Netty, a mixed pit bull, was adopted three days after she arrived at a Philadelphia shelter. But this summer, her owners of 12 years dropped her back at the same shelter. They said it was time to put down the 15-year-old dog.
Netty’s owners, who adopted her in 2010, “weren’t interested in talking about other options for her, like medications,” Bernstein said.
Then the shelter’s veterinary team evaluated Netty.
“They felt like she still had a quality of life,” Bernstein said. “They started her on meds, and she did really well. She was starting to improve.”

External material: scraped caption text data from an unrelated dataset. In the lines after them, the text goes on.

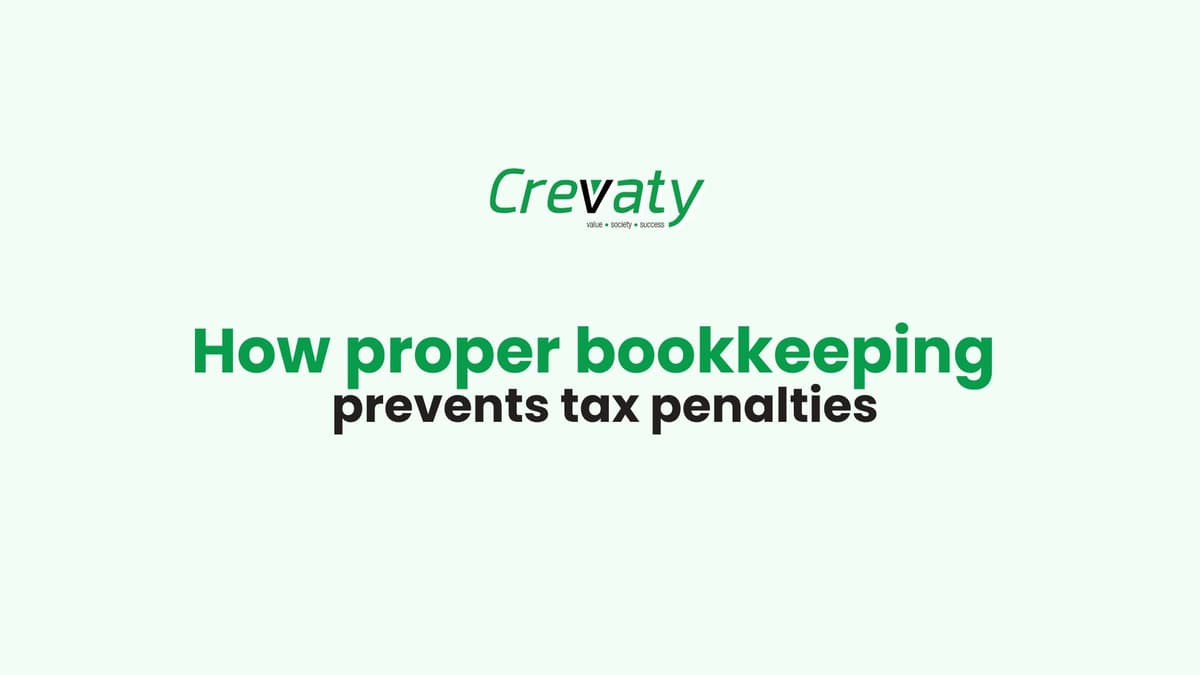 How proper bookkeeping prevents tax penalties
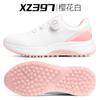 Zapatos de golf PGM para otoño e invierno, para mujer, impermeables, antideslizantes, con tacos, deportivos, ligeros y acolchados, sin clavos.
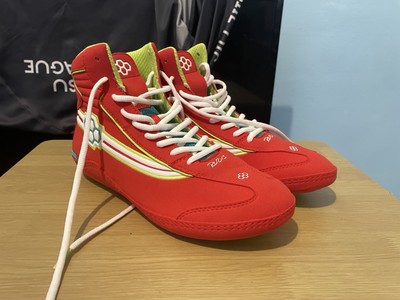 Red Rudis Ninety-5 Wrestling Shoes Men s Size 9.5 Chili Pepper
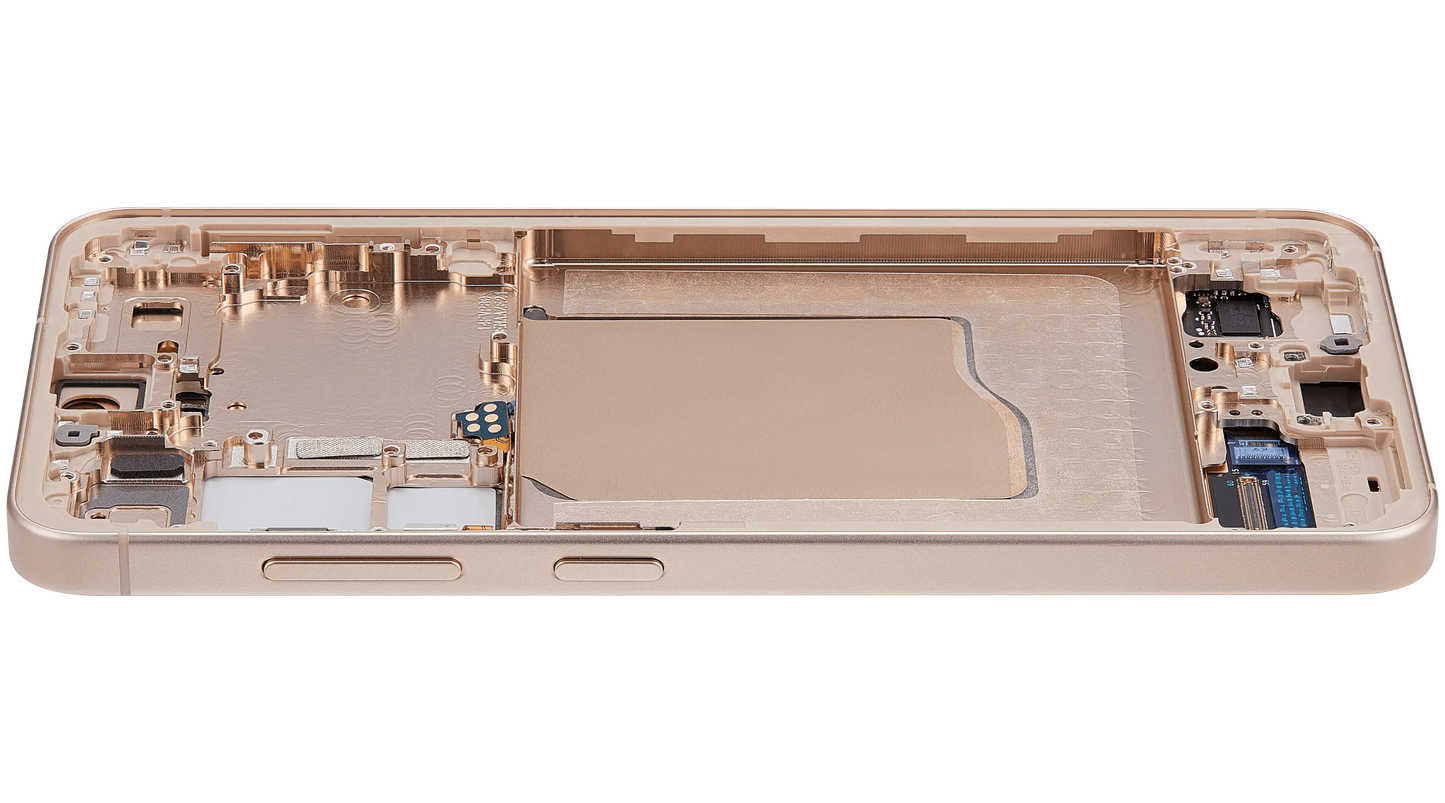OLED Assembly With Frame For Samsung Galaxy S25 5G (US & International) (Refurbished) (Pink Gold)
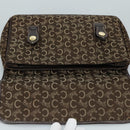 CELINE C Sulky Hand Bag Canvas Brown Auth 97779-10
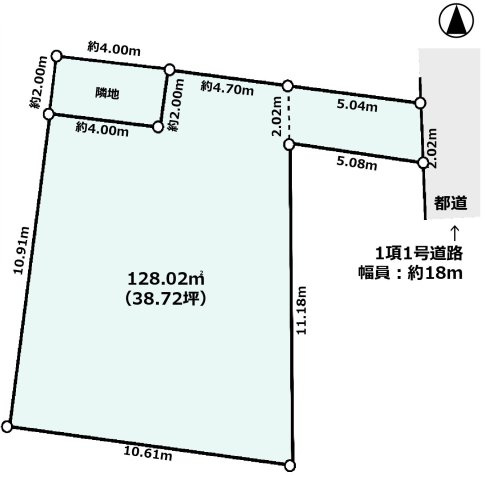 府中市若松町4丁目　京王線　東府中駅　売地の土地図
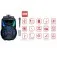 Caixa de som amplificada 500W RMS com Bluetooth TWS Radio FM e Microfone - CT 500   110V/220V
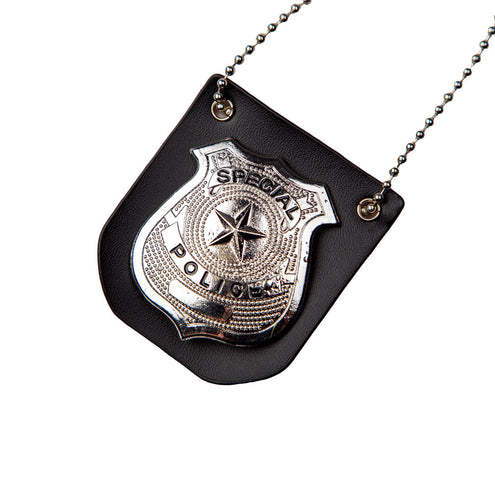 Wicked Costumes Politie badge aan ketting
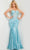 Jovani 22601 - Glittered Strapless Prom Gown Special Occasion Dress 00 / Turquoise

And so began the search for Netty’s new home — which, given her age and needs, would be a challenge. Senior dogs, Bernstein explained, “normally don’t get a lot of traction for adoption.”
Staff decided to share Netty’s story on social media, where they had success placing seniors in the past.
“We hate to break your hearts, again, but here we are,” Pennsylvania SPCA wrote in a Facebook post, which included some background information about Netty. “We are looking for a home where she can spend whatever time she has left.”
“Netty is VERY low maintenance, and could live with dogs, cats and respectful kids,” the post continued. “Can you please help us spread the word about this beautiful soul to get her out of the shelter and into a warm, cozy bed?”
The post was soon flooded with comments and shared thousands of times.
Amy Kidd, a veterinarian in West Chester, Pa., saw the post, and she immediately reached out with an offer to adopt Netty.
Her family had lost their 12-year-old rescue dog, Monty, to cancer a month before, and they were keeping their eyes out for a new senior pet to take in. What constitutes a senior depends on the breed, Kidd said, but generally, the age category consists of dogs over 8.
“As soon as I saw her face, I was like okay, she’s the one that needs to come to my house,” said Kidd, 48, who has six senior dogs, ranging in age from 12 to 16.
For the past eight years, Kidd and her husband have been housing senior dogs — many of whom were considered “hospice dogs” with a life expectancy of a month or two. In several cases, Kidd explained, they ended up living three or four years longer. “When they get to our house, it’s kind of a fountain of youth,” she said.
“We try to do what’s best for them, as long as we possibly can,” said Kidd, who owns Popcopson Veterinary Station in West Chester. Her husband works remotely and looks after the animals during the day. “Our plan is to only take senior pets into our family, or animals that have problems, need medication and extra care.”
While Kidd was at work Aug. 9, her daughter and two sons drove to Philadelphia — about 40 miles from their home in Kennett Square, Pa. — to retrieve Netty. They brought two of their senior dogs with them to make sure they all got along.
“It was time to meet her, and I saw her walk down the hallway,” said Emilea Suplick, Kidd’s daughter, who also works as a veterinary technician at her mother’s clinic. “She sniffed me and gave me a little bit of a tail wag.”
Staff at the shelter said Netty seldom wagged her tail, “and that just sealed the deal,” said Suplick, 20, a junior at the University of Pittsburgh.
With Kidd on FaceTime, they went over Netty’s medical history and discussed what kind of care she would need at her new home. While her brothers — both in high school — waited in the car with their two dogs, Suplick signed the paperwork.
“The staff was so nice. They were absolutely wonderful, and they all thanked us for taking her,” Suplick said.
Netty was well-behaved in the car during the hour-long journey to Kennett Square, and once they arrived, “she just settled in right away,” Suplick said. “She knew she was home.”
“She immediately melded right into the family,” echoed Kidd, who bought Netty a giant stuffed teddy bear on Amazon, which she cuddles and carries around the house.
With medication, they quickly got her incontinence under control, and the arthritis in her lower spine and elbows is steadily improving.
“She is medically doing much better,” said Kidd, adding that they do hydrotherapy in their backyard pool, which has done wonders for Netty’s mobility. “She is getting stronger and stronger, and it’s really fun to watch her personality come out.”
“She’s kind of a stubborn girl, and it’s pretty funny because she’s supposed to be this old lady that can’t walk,” Kidd added. “She is officially the queen bee of the house. She made her way all the way up the stairs by herself, no problem. She does that on a daily basis.”
In Netty’s case, “it’s crazy to watch the transformation,” Kidd said. “I have a feeling she’s going to be around for quite a bit.”
For Kidd and her family, caring for senior dogs is uniquely fulfilling. Although it comes with responsibility — both financially and emotionally — “it is so worth it,” Kidd said.
“It is so rewarding to bring in a senior rescue dog and watch them blossom,” she continued. “Even if it’s a short period of time, every day is a blessing.”
Her daughter agreed.
“She has so much to offer, and we are so lucky to have her,” Suplick said of Netty. “I hope that other people are inspired by her story and give adult dogs a chance.”